Though still in development VoidSpace is really a more polished approach towards gaming in a functioning economy. A Massively Multiplayer Online Roleplaying Game (MMORPG), VoidSpace is defined in space where players explore an ever-growing universe, mining natural resources such as asteroids and trading them for goods with other players with the goal of building their very own galactic empire. Players will be rewarded for mining in DogeCoin, a more established form of digital currency that is currently used widely for micro-payments on various social media marketing sites. DogeCoin will also be currency of in-game trade between players and the methods to make in-game purchases. Like HunterCoin, DogeCoin is a legitimate and fully functioning digital currency and like HunterCoin it could be traded for both digital and real fiat currencies on exchanges like Poloniex.
The future of video gaming?
Though it is start regarding quality the release of HunterCoin and VoidSpace is an interesting indication of what may be the next evolution for games.

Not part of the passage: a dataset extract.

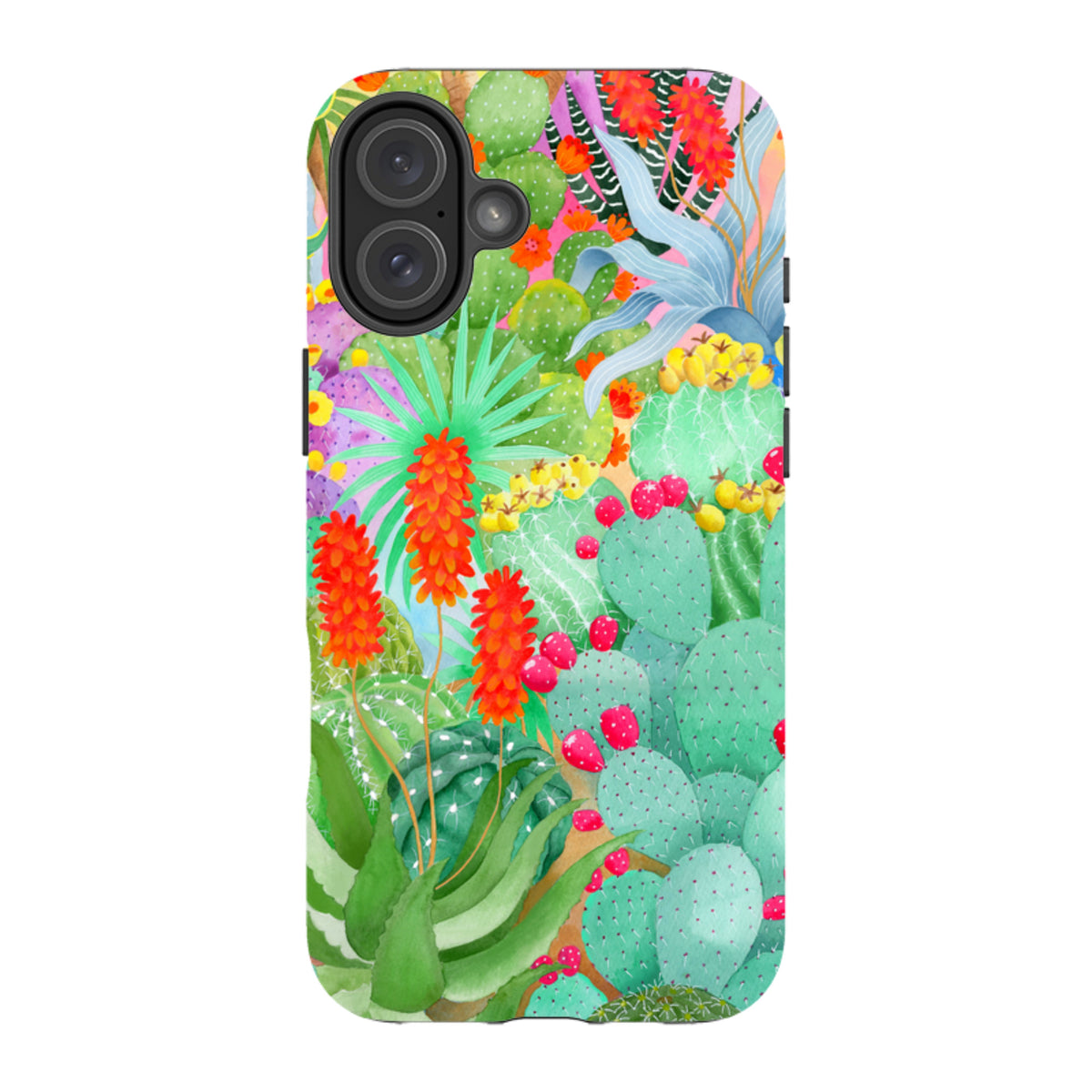 iPhone MagSafe Tough Case -  Cactus By Bex Parkin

MMORPG’s are being considered as methods to model the outbreak of epidemics because of how player’s reactions to an unintended plague mirrored recorded hard-to-model aspects of human behaviour to real world outbreaks. It could be surmised that eventually in-game virtual economies could be used as models to check economic theories and develop responses to massive failures based on observations of how players use digital currency with real value. It is also an excellent test for the functionality and potential applications of digital currencies which have the promise of moving beyond mere vehicles of exchange and into exciting areas of personal digitial ownership for instance. In the mean time, players now have the methods to translate hours before a screen into digital currency and then dollars, sterling, euros or yen.
But before coincapcentral quit your day job…
… it’s worth mentioning current exchange rates. It’s estimated a player could comfortably recoup their initial registration fee of 1 1.005 HunterCoin (HUC) for joining HunterCoin the overall game in 1 day’s play. Currently HUC cannot be exchanged directly to USD, one must convert it into a more established digital currency like Bitcoin. At the time of writing the exchange rate of HUC to Bitcoin (BC) is 0.00001900 as the exchange rate of BC to USD is $384.24. 1 HUC traded to BC and then to USD, before any transaction fees were taken into account would equate to… $0.01 USD. This is simply not to say that as a player becomes more adept they could not grow their team of virtual CoinHunters and perhaps hire a few ‘bot’ programmes that could automatically play the game beneath the guise of another player and earn coins for them as well but I think it’s safe to state that at the moment even efforts such as this might only realistically result in enough change for an everyday McDonalds. Unless players are prepared to submit to intrusive in-game advertising, share personal data or join a casino game such as CoinHunter that is built on the Bitcoin blockchain it is improbable that rewards are ever likely to be a lot more than micro-payments for the casual gamer. And perhaps this is a good thing, because surely if you get paid for something it stops being truly a game any more?